PARIS ­– Unilever’s underlying sales growth picked up pace in the third quarter of 2022, spurred by further pricing increases with a limited impact to volume, causing the group to raise its guidance for the full year.

The maker of brands ranging from Dove and Tatcha to Ben & Jerry’s and Magnum generated sales of 15.8 billion euros in the three months ended Sept. 30, up 10.6 percent on an organic basis and 17.8 percent in reported terms versus the same prior-year period.

The organic sales growth was spread across all business groups in the period, Unilever said.

“Price growth has sequentially improved in each of the past seven quarters, reaching 12.5 percent in the third quarter,” the group said in a statement released Thursday morning.

Gains in each of Unilever’s five business units were led by the performance of the company’s billion-euro brands, which together grew sales by 14 percent.

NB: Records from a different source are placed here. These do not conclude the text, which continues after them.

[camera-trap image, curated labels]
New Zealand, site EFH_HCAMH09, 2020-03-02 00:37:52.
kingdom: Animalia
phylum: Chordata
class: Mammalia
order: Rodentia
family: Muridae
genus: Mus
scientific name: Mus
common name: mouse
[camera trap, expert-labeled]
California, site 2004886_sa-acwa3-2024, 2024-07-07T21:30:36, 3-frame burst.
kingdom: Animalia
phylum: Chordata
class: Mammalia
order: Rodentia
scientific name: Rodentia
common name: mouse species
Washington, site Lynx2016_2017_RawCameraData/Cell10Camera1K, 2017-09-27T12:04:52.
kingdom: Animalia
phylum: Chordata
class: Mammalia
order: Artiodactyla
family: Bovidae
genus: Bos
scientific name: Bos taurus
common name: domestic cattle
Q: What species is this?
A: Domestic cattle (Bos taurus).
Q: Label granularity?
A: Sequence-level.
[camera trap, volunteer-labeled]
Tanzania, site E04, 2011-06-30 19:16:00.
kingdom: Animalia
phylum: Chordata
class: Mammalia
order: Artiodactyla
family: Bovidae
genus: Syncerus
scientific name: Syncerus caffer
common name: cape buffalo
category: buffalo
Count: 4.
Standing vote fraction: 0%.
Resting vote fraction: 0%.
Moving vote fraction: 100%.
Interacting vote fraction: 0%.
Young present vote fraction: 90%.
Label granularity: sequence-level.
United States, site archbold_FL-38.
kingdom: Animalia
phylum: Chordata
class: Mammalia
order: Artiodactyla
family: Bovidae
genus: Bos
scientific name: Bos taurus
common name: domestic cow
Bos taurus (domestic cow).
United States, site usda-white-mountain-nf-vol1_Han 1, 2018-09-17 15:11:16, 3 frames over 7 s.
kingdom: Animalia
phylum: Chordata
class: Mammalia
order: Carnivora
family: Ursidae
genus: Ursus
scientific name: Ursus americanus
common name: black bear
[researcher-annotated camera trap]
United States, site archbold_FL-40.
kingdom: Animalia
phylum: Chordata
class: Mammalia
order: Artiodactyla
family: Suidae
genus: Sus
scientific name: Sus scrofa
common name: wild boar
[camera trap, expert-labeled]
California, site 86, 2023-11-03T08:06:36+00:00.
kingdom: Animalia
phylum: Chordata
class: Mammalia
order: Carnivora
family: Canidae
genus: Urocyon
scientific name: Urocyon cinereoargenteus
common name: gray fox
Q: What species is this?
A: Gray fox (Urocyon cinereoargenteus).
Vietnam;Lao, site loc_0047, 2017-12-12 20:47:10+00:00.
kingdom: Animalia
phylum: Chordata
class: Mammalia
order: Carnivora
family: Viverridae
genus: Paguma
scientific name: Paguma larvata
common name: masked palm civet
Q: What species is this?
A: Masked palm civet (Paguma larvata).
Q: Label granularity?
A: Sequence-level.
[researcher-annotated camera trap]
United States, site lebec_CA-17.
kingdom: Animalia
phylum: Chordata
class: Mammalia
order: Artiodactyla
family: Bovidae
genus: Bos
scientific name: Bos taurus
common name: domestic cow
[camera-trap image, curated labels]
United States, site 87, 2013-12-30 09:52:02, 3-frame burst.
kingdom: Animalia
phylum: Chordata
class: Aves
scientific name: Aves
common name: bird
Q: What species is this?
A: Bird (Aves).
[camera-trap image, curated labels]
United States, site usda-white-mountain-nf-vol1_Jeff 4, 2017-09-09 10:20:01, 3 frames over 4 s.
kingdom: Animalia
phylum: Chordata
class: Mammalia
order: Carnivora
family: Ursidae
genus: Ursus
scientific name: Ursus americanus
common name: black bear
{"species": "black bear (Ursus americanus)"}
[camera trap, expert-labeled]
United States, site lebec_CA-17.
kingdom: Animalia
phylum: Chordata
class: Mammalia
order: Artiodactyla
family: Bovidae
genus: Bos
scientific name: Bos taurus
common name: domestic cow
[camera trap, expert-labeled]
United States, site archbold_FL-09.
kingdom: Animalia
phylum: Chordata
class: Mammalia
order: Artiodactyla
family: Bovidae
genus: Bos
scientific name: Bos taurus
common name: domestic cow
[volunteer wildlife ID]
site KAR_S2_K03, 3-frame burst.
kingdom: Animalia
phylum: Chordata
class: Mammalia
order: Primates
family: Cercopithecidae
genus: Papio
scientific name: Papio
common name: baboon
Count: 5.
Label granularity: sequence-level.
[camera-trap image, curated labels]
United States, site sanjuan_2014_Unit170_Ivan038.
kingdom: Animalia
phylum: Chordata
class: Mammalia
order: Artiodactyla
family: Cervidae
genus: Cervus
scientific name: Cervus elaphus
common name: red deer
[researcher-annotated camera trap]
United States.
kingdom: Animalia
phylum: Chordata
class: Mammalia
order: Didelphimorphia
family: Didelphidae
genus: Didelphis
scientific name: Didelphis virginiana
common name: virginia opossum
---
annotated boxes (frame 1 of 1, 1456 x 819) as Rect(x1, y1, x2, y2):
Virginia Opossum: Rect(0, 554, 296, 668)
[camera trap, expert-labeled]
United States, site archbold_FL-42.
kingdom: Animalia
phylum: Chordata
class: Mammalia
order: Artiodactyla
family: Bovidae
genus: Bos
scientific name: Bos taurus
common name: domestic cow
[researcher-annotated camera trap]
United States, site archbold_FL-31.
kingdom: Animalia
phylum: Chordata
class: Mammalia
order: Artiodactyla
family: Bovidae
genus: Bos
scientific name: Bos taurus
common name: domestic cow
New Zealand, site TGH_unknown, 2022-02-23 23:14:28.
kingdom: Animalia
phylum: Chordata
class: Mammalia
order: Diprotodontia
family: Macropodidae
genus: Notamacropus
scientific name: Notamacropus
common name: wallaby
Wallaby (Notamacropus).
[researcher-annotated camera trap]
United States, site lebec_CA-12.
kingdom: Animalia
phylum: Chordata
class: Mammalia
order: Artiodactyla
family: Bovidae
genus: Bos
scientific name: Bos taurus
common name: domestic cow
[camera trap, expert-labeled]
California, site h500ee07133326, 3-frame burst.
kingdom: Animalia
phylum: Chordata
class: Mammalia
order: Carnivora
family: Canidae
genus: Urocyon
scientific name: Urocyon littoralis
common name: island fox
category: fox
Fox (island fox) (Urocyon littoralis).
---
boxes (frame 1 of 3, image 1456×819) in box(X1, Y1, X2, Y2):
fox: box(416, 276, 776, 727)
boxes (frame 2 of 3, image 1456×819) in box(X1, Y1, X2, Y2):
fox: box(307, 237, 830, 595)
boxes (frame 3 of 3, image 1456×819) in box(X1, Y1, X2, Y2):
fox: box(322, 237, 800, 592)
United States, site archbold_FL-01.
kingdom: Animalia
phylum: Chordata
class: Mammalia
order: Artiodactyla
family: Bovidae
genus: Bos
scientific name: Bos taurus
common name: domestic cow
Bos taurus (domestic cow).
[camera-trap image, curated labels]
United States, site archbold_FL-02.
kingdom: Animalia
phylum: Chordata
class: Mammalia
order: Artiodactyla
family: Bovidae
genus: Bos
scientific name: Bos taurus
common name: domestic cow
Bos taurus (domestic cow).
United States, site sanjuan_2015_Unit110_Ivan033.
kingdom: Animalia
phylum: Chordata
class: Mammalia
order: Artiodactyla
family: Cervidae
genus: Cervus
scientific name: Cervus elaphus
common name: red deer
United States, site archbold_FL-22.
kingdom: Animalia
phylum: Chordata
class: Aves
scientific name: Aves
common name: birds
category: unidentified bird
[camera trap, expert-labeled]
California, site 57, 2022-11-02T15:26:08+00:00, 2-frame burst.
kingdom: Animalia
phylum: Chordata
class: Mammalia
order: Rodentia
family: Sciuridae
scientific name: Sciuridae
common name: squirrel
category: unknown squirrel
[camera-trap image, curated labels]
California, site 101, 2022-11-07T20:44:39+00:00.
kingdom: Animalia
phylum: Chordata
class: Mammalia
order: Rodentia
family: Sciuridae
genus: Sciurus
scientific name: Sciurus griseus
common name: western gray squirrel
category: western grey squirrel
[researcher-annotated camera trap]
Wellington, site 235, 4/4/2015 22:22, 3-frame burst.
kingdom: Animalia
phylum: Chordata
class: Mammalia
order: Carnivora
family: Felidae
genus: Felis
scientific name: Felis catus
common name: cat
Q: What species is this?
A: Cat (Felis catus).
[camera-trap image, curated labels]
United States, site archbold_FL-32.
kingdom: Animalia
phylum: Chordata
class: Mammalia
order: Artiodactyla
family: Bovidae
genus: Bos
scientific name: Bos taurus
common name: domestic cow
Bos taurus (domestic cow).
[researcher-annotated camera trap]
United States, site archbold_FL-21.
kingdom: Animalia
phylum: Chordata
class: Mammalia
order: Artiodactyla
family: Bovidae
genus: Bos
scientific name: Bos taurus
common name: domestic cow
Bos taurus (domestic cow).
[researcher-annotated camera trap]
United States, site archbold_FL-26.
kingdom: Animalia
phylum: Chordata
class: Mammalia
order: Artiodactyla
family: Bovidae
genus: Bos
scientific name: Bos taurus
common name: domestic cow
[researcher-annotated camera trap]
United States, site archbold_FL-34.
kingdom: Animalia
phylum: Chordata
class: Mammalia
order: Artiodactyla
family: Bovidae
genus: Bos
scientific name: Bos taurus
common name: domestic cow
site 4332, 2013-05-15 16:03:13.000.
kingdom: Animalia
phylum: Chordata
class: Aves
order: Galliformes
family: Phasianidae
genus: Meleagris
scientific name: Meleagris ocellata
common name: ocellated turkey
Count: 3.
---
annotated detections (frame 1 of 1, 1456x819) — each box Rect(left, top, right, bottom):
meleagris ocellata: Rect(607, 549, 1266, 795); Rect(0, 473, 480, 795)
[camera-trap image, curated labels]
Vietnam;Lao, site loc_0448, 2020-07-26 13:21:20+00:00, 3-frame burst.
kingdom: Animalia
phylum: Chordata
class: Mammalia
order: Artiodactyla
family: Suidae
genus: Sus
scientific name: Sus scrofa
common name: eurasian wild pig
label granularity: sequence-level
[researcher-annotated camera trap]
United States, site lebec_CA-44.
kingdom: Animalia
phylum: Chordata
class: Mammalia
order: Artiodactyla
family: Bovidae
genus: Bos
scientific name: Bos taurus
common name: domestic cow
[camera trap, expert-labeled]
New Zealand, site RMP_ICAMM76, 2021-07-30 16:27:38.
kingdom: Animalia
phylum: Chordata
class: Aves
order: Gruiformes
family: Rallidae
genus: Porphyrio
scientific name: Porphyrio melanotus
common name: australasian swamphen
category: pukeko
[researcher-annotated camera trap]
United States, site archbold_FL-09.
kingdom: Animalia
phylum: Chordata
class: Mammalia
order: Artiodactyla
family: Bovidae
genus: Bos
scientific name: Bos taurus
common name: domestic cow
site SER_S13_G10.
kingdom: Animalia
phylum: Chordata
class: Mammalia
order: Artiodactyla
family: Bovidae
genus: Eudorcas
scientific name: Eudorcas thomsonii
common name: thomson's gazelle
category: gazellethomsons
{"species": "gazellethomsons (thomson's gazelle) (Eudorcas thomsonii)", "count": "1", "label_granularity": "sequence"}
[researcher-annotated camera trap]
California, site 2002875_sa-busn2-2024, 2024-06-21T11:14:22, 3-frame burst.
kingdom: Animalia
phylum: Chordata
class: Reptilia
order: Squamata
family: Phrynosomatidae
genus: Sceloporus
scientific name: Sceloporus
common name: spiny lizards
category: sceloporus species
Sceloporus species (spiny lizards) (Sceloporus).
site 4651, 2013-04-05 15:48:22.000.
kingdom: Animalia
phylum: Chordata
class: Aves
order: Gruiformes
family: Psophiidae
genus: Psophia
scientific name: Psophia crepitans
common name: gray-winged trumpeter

Unilever’s Beauty and Wellbeing division’s sales gained 6.7 percent, bolstered by price, but with a slightly negative volume effect driven by skin care and hair care. The Personal Care division’s sales rose 8.9 percent organically.

The group’s Home Care, Nutrition and Ice Cream divisions all notched up double-digit gains.

“Unilever has delivered another quarter of growth in challenging microeconomic conditions,” Alan Jope, chief executive officer of Unilever, said in the statement.

He explained the underlying sales growth was “led by further increases in pricing with only a limited impact on volume, and we now expect underlying sales growth for the full-year 2022 to be above 8 percent.”

Also for later this year, Unilever expects there to be a higher level of negative organic volume growth than in the first nine months of 2022.

Group sales in that period reached 45.6 billion euros, an 8.9 percent increase in organic terms and a 10.7 percent gain on a reported basis.

The company further anticipates net material inflation, or NMI, this year to remain unchanged at approximately 4.5 billion euros in the second half.

“Although some commodities have softened from their peaks, we expect cost pressure to carry forward into 2023, driven by currency devaluation, higher raw material costs versus beneficial covers in the first half of 2022, and higher supplier processing costs from energy and labor inflation,” said Unilever.

Therefore, the company’s estimate for NMI in the first half of 2023 versus first-half 2022 is approximately 2 billion euros, “with a range of possible outcomes.”

“The global macroeconomic outlook remains mixed, and we expect the challenges of high inflation to persist in 2023,” said Jope.